Yandex, Russlands größte Suchmaschine, hat vor ein paar Tagen einige, natürlich gespeicherte Suchanfragen veröffentlicht. Über ihre WM-Gäste aus Kolumbien wollten die Gastgeber am meisten erfahren. "Wie sind sie hergekommen?" Über die Nigerianer: "Woher haben sie das Geld für die Tickets?" Ein Opa aus Forchheim war für die meisten russischen Internetznutzer das Spannendste aus Deutschland.

Der Mann hat mit seinem 82 Jahre alten Traktor eine Strecke von etwa 2 500 Kilometer zurückgelegt, um nach Moskau zu kommen. Die russischen Medien berichteten ausführlich. Die Bilder schlugen sogar die Nachricht, wonach sich das deutsche Nachrichtenmagazin Der Spiegel für die Fehleinschätzung der Sbornaja entschuldigt hat.

Ein Traktor ist nun mal ein erdverbundenes Gefährt. Im ländlichen Russland gibt es viele Traktorenrennen. Und ausgerechnet ein 70-jähriger Opa aus Bayern hat also den wohl wichtigsten Beitrag zur Völkerverständigung geleistet. Das könnte sich Seehofer für seinen nächsten Geburtstag auch vornehmen.

Soll ich das Wlawolter schreiben? Vielleicht hatte er einen Opa, der wie meiner Traktor fahren konnte. Darauf könnten wir dann wirklich anstoßen und gemeinsam in alten Erinnerungen schwelgen.
Viele Russen haben einfach keine Lust mehr, denke ich. Keine Lust, sich die Dinge erklären und vorschreiben zu lassen.
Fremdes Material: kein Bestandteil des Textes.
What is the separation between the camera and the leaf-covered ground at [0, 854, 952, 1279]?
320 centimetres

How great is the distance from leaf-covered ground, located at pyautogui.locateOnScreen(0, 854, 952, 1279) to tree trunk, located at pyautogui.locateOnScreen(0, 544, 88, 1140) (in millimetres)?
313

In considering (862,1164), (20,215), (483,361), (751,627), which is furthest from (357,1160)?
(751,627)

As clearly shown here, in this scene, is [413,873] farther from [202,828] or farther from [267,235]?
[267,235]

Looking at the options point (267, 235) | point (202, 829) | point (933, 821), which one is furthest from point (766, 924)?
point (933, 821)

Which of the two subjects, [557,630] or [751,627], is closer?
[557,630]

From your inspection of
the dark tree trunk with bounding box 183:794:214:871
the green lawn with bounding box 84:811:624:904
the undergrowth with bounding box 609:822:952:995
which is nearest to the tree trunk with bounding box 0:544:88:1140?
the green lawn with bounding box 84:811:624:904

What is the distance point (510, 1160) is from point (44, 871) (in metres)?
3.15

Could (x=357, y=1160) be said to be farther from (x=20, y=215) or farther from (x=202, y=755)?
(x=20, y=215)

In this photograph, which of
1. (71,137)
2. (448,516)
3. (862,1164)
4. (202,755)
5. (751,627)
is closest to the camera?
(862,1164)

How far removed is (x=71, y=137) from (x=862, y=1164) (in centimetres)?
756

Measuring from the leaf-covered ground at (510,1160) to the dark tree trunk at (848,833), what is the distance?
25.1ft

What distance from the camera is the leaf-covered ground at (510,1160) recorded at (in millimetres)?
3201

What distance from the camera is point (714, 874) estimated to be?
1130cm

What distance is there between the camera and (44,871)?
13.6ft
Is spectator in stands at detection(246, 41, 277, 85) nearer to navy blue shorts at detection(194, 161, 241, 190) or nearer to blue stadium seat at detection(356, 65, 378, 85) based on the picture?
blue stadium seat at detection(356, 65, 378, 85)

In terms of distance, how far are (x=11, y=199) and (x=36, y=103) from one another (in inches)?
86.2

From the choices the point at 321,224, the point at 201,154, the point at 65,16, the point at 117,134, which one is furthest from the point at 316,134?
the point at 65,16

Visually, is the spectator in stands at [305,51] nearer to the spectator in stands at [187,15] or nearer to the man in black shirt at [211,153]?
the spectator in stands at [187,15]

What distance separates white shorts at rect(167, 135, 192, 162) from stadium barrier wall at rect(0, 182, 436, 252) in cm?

Sie wollen dieses in ihren Augen einseitige Stadt-Land-Fluss der Verbrechen - Sewastopol, Abchasien, Euphrat - nicht mehr mitspielen. Sie sehen die westlichen Werte als das, was sie zurzeit im Mittelmeer bedeuten. Sie haben eigene Werte erfunden, besondere Werte, sagt Putin, also: "Leben, Liebe, Freiheit, Nächstenliebe, Ehrlichkeit, Gerechtigkeit, Güte." Schöne Worte. Oft leere Worte. Der russische Präsident klingt manchmal auch nicht anders als westliche Politiker.

Einer Erhebung des World Value Survey zufolge können zwei Drittel aller Russen anderen Menschen nicht vertrauen. Das muss einerseits auch für russische Politiker gelten. Anderseits könnte die Weltmeisterschaft etwas am Misstrauen geändert haben. Und ich hoffe, der Botschafter in Berlin verzeiht mir, wenn ich die unsterblichen Zeilen von Fjodor Tjutschew nur hier um eine erweitere: "An Russland muss man auch mal glauben." Weil es das eine nicht ohne das andere geben kann. Und weil es gar nicht so viele Bären mit einem Überbiss gibt. Nicht mal im tiefsten Sibirien.